Supplied passage →
-------------------------

Help with Factoring: Trinomials

(A new question of the week)

I recently had a pleasant discussion of factoring, with the kind of student for whom I returned to teaching: one who has been away from math for a while, and with greater maturity has the determination to succeed. We’ll see several examples of the “ac-grouping” method of factoring a trinomial, within a larger problem simplifying a rational expression.

A product of rational expressions

The question came from Brittney in early February:

Good morning,

Thank you for this service! I really need it.

To begin, I should state that I was placed into College Algebra by mistake. I am to graduate with my Associate of Arts in May. So failure isn’t an option. I haven’t taken math in 19 years. I’m 35. I haven’t learned a “system” yet. I have literally taught myself and have seen a tutor once or twice a week. I’m behind!

My first question is: How do I solve a problem like the following: (I am specifically having trouble with factoring when there is a first term in the trinomial of a number near a letter. Ex: 5y2.)

Here is the problem:

y2 + 10y + 25        5y2-11y-12
------------- times ----------
5y2 + 29y + 20          y+5

I hope this makes sense, I tried to type it properly.. I should add that I know that you’re supposed to factor.

-------------------------

Supplied records →
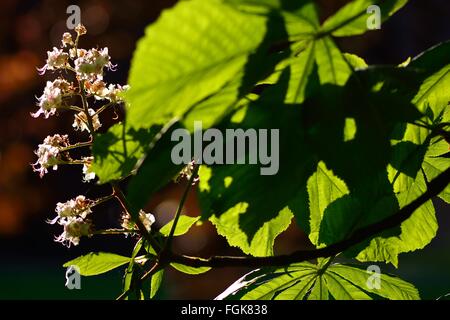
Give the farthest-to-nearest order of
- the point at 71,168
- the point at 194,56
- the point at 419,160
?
the point at 71,168, the point at 419,160, the point at 194,56

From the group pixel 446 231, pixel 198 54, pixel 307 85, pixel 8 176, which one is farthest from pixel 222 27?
pixel 446 231

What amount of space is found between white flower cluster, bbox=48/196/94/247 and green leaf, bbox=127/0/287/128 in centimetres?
41

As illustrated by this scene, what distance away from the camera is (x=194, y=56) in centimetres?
58

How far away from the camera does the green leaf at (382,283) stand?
1.04m

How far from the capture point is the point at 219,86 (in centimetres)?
62

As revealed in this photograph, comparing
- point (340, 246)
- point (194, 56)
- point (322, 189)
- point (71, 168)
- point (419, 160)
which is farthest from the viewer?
point (71, 168)

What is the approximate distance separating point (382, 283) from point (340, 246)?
380 millimetres

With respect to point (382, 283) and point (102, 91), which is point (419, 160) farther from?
point (102, 91)

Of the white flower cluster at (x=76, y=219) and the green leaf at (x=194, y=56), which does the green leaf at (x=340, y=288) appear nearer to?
the white flower cluster at (x=76, y=219)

-------------------------

Aim → List every trinomial in the problem posted on the factoring page, written as it appears there.

Completed exercise →
y2 + 10y + 25
5y2-11y-12
5y2 + 29y + 20